SHORT EXERCISE:
Copy out verbatim the part of the items that opens with the line containing "Bearing in mind" and closes with the last line of the items, both ends included.

○ ○ ○ ○ ○

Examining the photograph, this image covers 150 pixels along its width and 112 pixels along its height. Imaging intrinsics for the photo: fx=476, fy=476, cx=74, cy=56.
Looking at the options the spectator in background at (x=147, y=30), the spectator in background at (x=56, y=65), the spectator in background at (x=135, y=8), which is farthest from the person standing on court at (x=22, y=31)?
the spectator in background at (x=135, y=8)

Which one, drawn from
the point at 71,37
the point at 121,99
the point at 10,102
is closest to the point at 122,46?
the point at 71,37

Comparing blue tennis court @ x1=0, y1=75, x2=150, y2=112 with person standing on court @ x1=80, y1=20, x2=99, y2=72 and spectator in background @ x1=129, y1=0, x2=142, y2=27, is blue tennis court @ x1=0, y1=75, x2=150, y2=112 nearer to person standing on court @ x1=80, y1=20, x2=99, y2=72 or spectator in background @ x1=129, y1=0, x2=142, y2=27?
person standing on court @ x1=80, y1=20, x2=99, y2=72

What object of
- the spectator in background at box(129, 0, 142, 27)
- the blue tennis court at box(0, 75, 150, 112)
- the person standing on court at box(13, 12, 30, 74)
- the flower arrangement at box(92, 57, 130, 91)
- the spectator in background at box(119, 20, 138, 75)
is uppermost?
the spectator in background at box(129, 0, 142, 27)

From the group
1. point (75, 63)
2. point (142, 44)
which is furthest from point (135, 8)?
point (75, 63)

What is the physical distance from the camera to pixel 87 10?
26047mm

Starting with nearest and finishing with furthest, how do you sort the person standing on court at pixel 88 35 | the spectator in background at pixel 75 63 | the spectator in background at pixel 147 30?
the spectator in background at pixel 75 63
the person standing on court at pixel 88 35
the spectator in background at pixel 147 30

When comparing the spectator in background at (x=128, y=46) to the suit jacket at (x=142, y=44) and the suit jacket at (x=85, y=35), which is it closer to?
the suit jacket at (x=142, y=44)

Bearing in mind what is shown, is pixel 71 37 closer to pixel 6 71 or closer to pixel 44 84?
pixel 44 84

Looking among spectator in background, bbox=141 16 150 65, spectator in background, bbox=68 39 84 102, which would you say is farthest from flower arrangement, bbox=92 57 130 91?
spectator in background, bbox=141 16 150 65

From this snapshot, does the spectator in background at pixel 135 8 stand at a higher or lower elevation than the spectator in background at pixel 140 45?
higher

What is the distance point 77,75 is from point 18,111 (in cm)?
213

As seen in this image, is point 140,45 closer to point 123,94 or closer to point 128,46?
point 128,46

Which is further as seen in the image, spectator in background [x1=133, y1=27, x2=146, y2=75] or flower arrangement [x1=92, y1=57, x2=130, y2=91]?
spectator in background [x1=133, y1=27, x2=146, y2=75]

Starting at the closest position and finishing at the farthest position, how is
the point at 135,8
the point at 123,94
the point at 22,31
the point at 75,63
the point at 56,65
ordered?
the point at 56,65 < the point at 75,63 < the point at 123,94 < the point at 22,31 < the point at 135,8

○ ○ ○ ○ ○

ANSWER TO THIS TASK:
Bearing in mind what is shown, is pixel 71 37 closer to pixel 6 71 or closer to pixel 44 84?
pixel 44 84

Looking among spectator in background, bbox=141 16 150 65, spectator in background, bbox=68 39 84 102, which would you say is farthest from flower arrangement, bbox=92 57 130 91?
spectator in background, bbox=141 16 150 65

From this snapshot, does the spectator in background at pixel 135 8 stand at a higher or lower elevation than the spectator in background at pixel 140 45?
higher

What is the distance point 77,75 is from point 18,111 (in cm)?
213

As seen in this image, is point 140,45 closer to point 123,94 or closer to point 128,46?
point 128,46

Which is further as seen in the image, spectator in background [x1=133, y1=27, x2=146, y2=75] or flower arrangement [x1=92, y1=57, x2=130, y2=91]?
spectator in background [x1=133, y1=27, x2=146, y2=75]

Starting at the closest position and finishing at the farthest position, how is
the point at 135,8
the point at 123,94
the point at 22,31
the point at 75,63
the point at 56,65
ordered?
the point at 56,65 < the point at 75,63 < the point at 123,94 < the point at 22,31 < the point at 135,8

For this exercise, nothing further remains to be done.